Like anyone I get worked up when things don’t go my way. I can have that righteous sense of justice and fairness kick in when it seems like I am being taken advantage of. I tend to work hard and to try and do what I can to be helpful to others. It’s easy for me to being taken advantage of and when I have a sense that people are doing this I can be very upset and reluctant to stick it out with them. On the other hand because I have this default position of hard work and consideration I can miss entirely the value in silence or patience or letting things sit for a time. I tend to see inaction as a sign of indifference. Sometimes it is. And something it isn’t. That gestation period of inaction, of simply letting things be, can be a powerful means to bring forth healing and insight.
But that requires perspective. It takes perspective to see the big picture, how people and community work themselves out of crisis and brokenness and into peace and wholeness. Sometimes thought and action leads to that healing transition and something they get in the way. Sometimes silence and relief lead to new orientation and sometimes they are more indicative of a centre that starts and ends with me.
My tool to perspective is to watch how communities and individuals work. When I spot the challenge I try to be open to the various ways it is being addressed. I listen to the value of the theory, the value of the action, the value of the pastoral, the value of the silence, the value of the letting things be. I think it takes experimentation to know what truly is effective and transformation, which means being able to shift from one approach to another, even when one of those approaches is almost alien to our being.
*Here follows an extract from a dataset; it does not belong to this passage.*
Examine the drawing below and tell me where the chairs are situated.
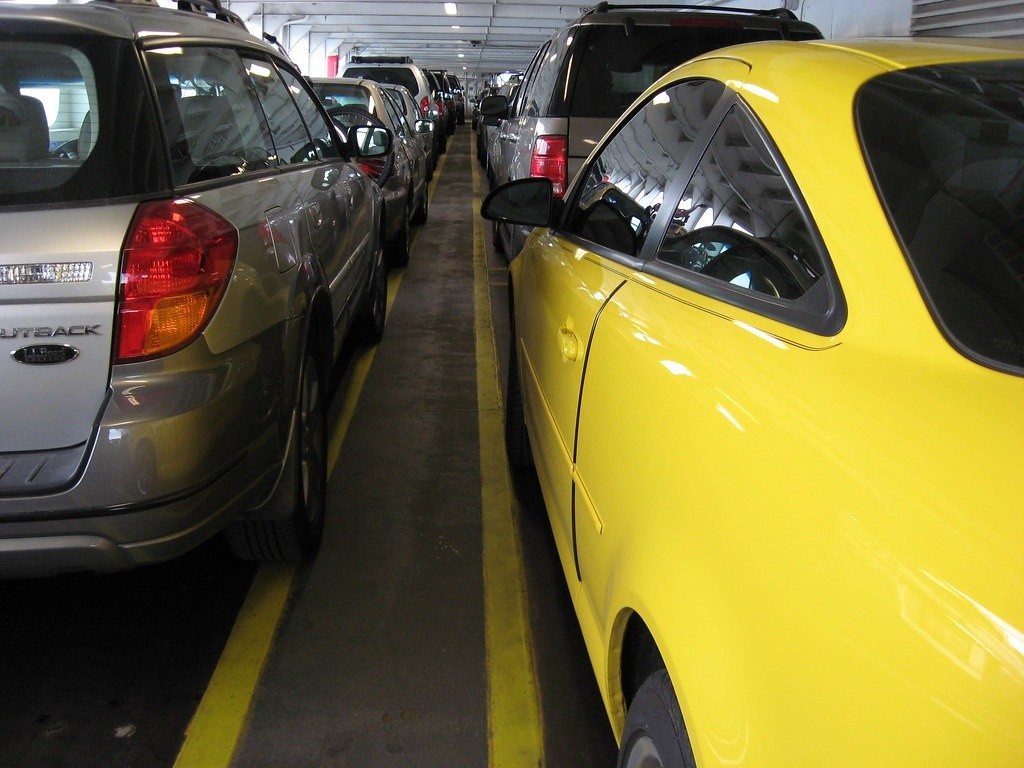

If I am with someone or some group and my “go to” approaches are failing to achieve any connection and effect I need to find the courage to try something outside my comfort zone and try that.
But knowing what works and what doesn’t requires perspective. It means moving out from my own small world and seeing and hearing more. One can be confident in one’s natural state and gift but one must also develop a knack for attempting to do things one does not normally do. The other day I was with a grieving family and everyone was talking. I just stopped, a sat still, looked at them all, and listened. Soon my lack of intervention was noted. Someone turned to me. I said, “Sometimes I just need to stop to gain a different perspective, to move to a different place and hear something, feel something, different. I just did that and you know what I felt/saw? I think we are now just reacting. We are flaying about. How about we go home and let this be and come back tomorrow and try again?” This is 180 degrees away from my true self. I had to force myself to say every word. But it was the right thing to do. Have I heard people use these words before as an excuse to put things off, to procrastinate? You bet! But in that case it was the right thing to do.
What approach we use, it all depends on our perspective.